「アフガン政権崩壊:民主主義の有りよう」

 8月15日、アフガニスタンのガニ大統領は隣国タジキスタンに出国したと言うニュースが流れた(後日、UAEへ家族とともに脱出したと言うことだった)。米国バイデン大統領が8月末でアフガンを撤退すると発言したのは7月8日だった。撤退するまではアフガニスタンの政府軍は国内を維持できるという思いだったのだろう。しかし、アフガン政府は、腐敗に満ちていて、その政権を維持できる体裁は整ってはいなかったと言うことだ。アメリカはイラクでも同様のことをして、失敗をしている。
  フセイン大統領を倒して、選挙を全国で実施し、一挙に民主的な政府を樹立しようと考えた。しかし、その結果、元々少数派のスンニ派のフセインが支配していたイラクで、選挙をすれば、多数派のシーア派の候補が勝利するに決まっている。その結果、スンニ派は、各地で公職から追放され、冷遇を受け、遂にはISという形で、イラクとシリアの間に別の支配地域を作り上げる以外になくなったのだ。そのことを理解せずに、選挙をすれば、機械的に民主的なシステムが産まれると考えていたアメリカ主導の権力はオメデタイとしか言いようがない。
  アフリカでも、選挙の度に流血の惨事が展開する。アフリカなど開発途上国は、部族支配が地域のシステムとして成り立っている。そこに選挙という制度を持ち込めば、部族対立の構図をそのまま選挙に当てはめることになり、選挙の結果、対立部族の候補が大統領になってもそれを認めることはできず、流血の争いになる。だから、そのような国に開発援助を行っても、金や物資は横流しされ、有力者の懐に入ったり所属する部族に流れるなどになるのだ。そして、それぞれが武器を持つために部族間のジェノサイトも頻々と起るのだ。
  アフガニスタンでも、結局、地域の部族の集合体で地域が構成されていて、中央政府の支配が末端にまで及ぶことはなく、開発援助もご多分に漏れず、あちこちに漏れ出していったのだろう。
逃亡したガニ大統領が、空港まで現金を満載した車を何台か横付けして飛行機で飛び立ったという噂はそのことを象徴している。ことほど左様に、開発途上国で間接民主主義のシステムを導入するのは困難なのだ。
北ヨーロッパを旅すると、古い街の中心には必ず立派な市庁舎が建っている。建設されてから何世紀も経て、現在も使われている。その中には、格調高い設えの議会が存在し、様々な市民生活に必要なことが議論され決定されている。そのシステムの歴史は古いもので千年の歴史があるという。それだけの年月を経て、やっと定着させた代議制民主主義のシステムなのだ。
  新たにそのシステムを吹き込むためには、まず地域住民の識字率を高め、ある程度の教育を受けることが必要になるだろう。粘り強い訓練も必要となる。

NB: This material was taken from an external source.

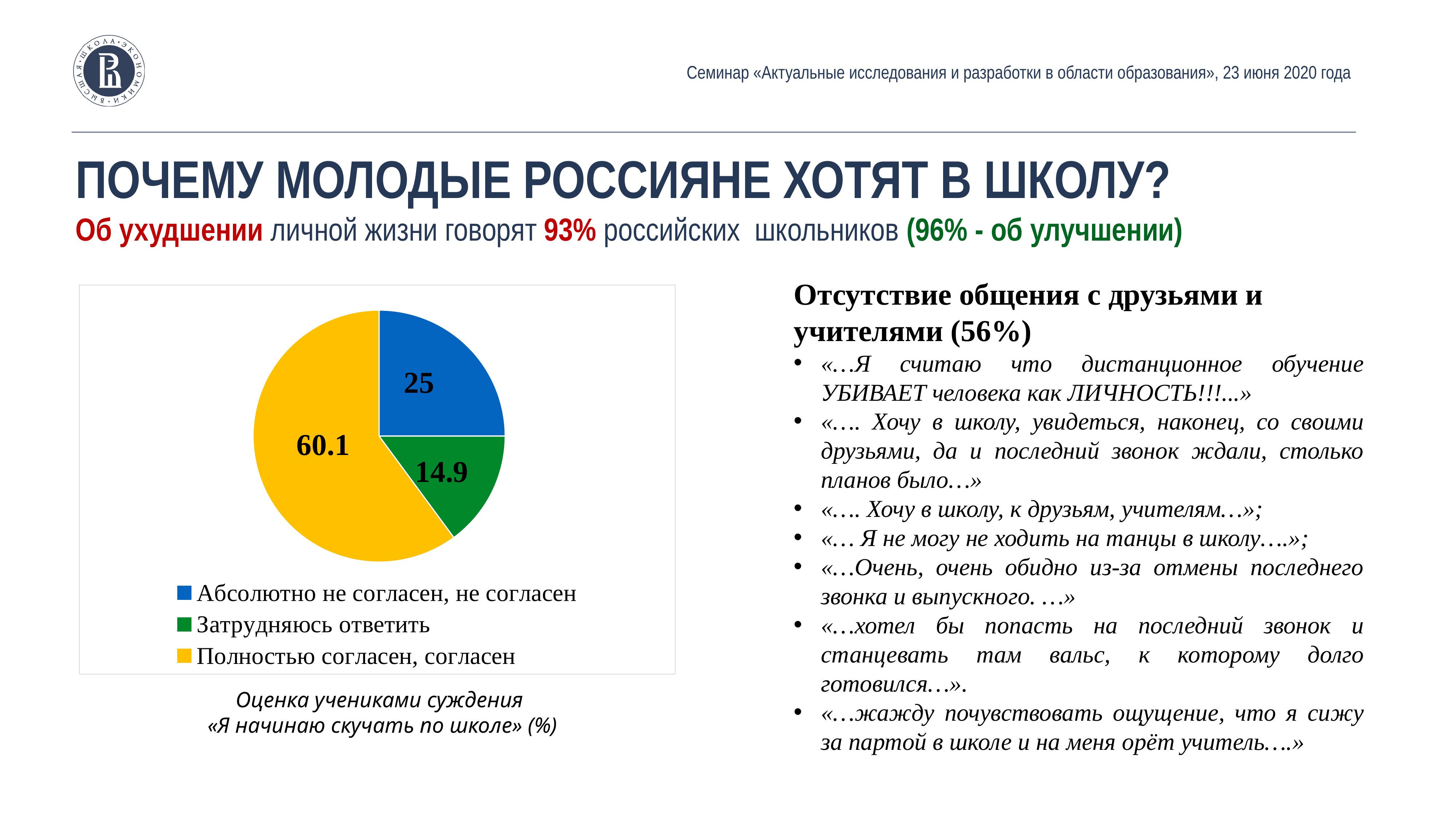
What is the difference between the values for «Полностью согласен, согласен» and «Абсолютно не согласен, не согласен»? 35.1 How many categories does the pie chart have? 3 What is the difference between the values for «Абсолютно не согласен, не согласен» and «Затрудняюсь ответить»? 10.1 What statement is being evaluated in the pie chart, according to the caption below it? «Я начинаю скучать по школе» Which category has the largest slice in the pie chart? Полностью согласен, согласен Which category has the smallest slice in the pie chart? Затрудняюсь ответить Which is larger: the value for «Абсолютно не согласен, не согласен» or for «Затрудняюсь ответить»? Абсолютно не согласен, не согласен What is the value for «Полностью согласен, согласен» in the pie chart? 60.1 What is the value for «Абсолютно не согласен, не согласен» in the pie chart? 25 What is the value for «Затрудняюсь ответить» in the pie chart? 14.9 What colour is the slice for «Затрудняюсь ответить»? green What kind of chart is shown on the slide? pie chart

  リビアでも、権力者のカダフィを倒して、民主的な政府を、という思いで欧米が軍事行動を主導した。しかし、カダフィ亡き後、今では、内戦状態が継続し収拾付かなくなっている。
まだ、民主主義が未熟な国では部族対立、宗教的ないがみ合いなどを抑え、国中に一定のシステムを保証するためには、強大な権力が必要な状態なのだろう。そこから、一挙に民主主義を導入するには、国連などの監視と粘り強い教育などによって、民度を急速に向上させることが急務なのだ。
  アフガニスタンでは、せっかく20年もあった時期に、このことを成し得ず、部族間の政治に委ねてしまった結果、再び、タリバンがカブール制圧という事態を招いてしまったのだろうと思う。
   以前から思っていたことだが、民主国家を樹立するには、多くの年月と教育が必要なのだ。それを武力で平定して、一気に作り上げようとしてもダメだというのは、歴史が証明している。

   それは、この日本でも同様なことが云える。日本では、民主主義的なシステムが全国民対象に適用されたのは、第二次大戦後なのだ。まだ1世紀にもなっていない習熟途中のシステムなのだ。だから、不断の努力が求められる状況なのだ。